Spatial question records:
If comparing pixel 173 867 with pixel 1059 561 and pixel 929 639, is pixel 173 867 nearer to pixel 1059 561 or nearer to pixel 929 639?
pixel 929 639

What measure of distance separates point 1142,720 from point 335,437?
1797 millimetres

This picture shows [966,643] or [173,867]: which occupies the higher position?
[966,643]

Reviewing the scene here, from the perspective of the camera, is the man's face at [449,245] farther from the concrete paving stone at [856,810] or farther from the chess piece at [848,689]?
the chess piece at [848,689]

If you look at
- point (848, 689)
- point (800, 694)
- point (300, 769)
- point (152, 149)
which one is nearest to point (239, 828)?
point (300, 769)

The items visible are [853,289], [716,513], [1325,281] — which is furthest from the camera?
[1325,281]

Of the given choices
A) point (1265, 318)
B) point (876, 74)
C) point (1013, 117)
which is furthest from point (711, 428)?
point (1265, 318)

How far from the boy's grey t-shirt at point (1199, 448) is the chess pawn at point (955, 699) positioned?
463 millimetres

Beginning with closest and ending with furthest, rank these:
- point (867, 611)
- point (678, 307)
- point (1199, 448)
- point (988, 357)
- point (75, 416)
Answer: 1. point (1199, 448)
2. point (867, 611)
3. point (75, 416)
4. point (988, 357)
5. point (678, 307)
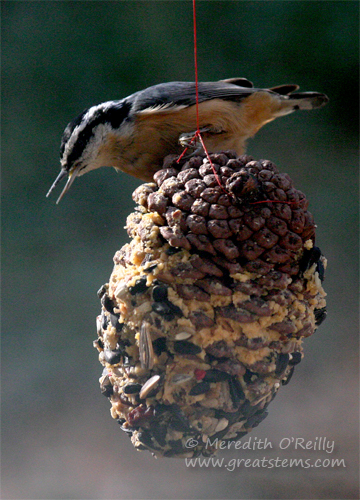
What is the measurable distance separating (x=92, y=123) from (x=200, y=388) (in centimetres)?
73

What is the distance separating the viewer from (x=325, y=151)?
2662 mm

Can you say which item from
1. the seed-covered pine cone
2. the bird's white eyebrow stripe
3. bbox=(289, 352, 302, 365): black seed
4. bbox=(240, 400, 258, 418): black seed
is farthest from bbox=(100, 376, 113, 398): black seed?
the bird's white eyebrow stripe

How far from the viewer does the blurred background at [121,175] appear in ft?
7.78

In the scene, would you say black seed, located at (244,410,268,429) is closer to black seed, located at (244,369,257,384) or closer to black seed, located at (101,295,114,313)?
black seed, located at (244,369,257,384)

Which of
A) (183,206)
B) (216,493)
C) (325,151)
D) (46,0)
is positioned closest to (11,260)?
(46,0)

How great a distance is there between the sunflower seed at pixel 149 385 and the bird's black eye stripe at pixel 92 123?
2.03ft

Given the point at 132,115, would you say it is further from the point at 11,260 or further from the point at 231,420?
the point at 11,260

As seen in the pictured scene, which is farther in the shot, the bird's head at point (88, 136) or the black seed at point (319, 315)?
the bird's head at point (88, 136)

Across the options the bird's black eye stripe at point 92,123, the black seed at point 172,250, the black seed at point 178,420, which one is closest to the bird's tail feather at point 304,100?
the bird's black eye stripe at point 92,123

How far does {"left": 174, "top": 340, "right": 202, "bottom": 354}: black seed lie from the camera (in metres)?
0.96

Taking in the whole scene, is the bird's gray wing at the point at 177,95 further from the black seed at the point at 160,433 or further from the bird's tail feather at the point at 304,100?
the black seed at the point at 160,433

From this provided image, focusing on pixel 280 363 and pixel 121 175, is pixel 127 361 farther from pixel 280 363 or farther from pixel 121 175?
pixel 121 175

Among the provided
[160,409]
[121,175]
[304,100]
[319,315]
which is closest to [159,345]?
[160,409]

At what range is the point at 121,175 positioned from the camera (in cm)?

Task to complete>
Using the records above, please retype only the run of lines from the line holding "Across the options" through the last line, both ends included.

The result>
Across the options the bird's black eye stripe at point 92,123, the black seed at point 172,250, the black seed at point 178,420, which one is closest to the bird's tail feather at point 304,100?
the bird's black eye stripe at point 92,123

How far does {"left": 174, "top": 340, "right": 202, "bottom": 354}: black seed lie from the camera (in metres)?
0.96

Taking in the whole scene, is the bird's gray wing at the point at 177,95 further from the black seed at the point at 160,433 or further from the bird's tail feather at the point at 304,100?
the black seed at the point at 160,433

From this provided image, focusing on pixel 280 363 and pixel 121 175, is pixel 127 361 farther from pixel 280 363 or farther from pixel 121 175?
pixel 121 175

Among the provided
[160,409]
[121,175]
[304,100]
[319,315]
which is closest to [159,345]?
[160,409]

At what range is the point at 121,175 positioned from the camera (in cm)?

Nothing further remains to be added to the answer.